Line of best fit

Line of Best Fit

The most basic type of association is a linear association. Last chapter, we learned about a linear association called a correlation. We talked about how we can use Pearson’s r to describe the linear association between the two variables. This is a singular value. Often times, we also want to define a line that best represents the relationship between the two variables so that we can predict the score of one variable given the score on the other variable.

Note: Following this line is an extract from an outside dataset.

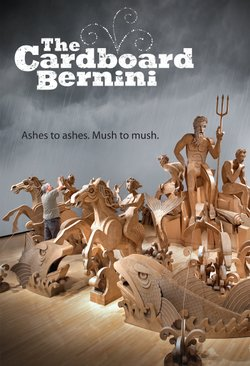 The Carboard Bernini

We can do this many ways: a linear relationship can be represented algebraically by the equations used, numerically with actual or predicted data values, or graphically from a plotted curve. (Lines are classified as straight curves.)

Algebraically, a linear equation typically takes the form y = mx + b, where m and b are constants, x is the independent variable, and y is the dependent variable. In a statistical context, a linear equation is written in the form y = a + bx, where a and b are the constants. This form is used to help readers distinguish the statistical context from the algebraic context. In the equation y = a + bx, the constant b that multiplies the x variable (b is called a coefficient) is called as the slope. The slope describes the rate of change between the independent and dependent variables; in other words, the change that occurs in the dependent variable as the independent variable is changed. In the equation y = a + bx, the constant a is called as the y-intercept. Graphically, the y-intercept is the y coordinate of the point where the graph of the line crosses the y axis. At this point x = 0.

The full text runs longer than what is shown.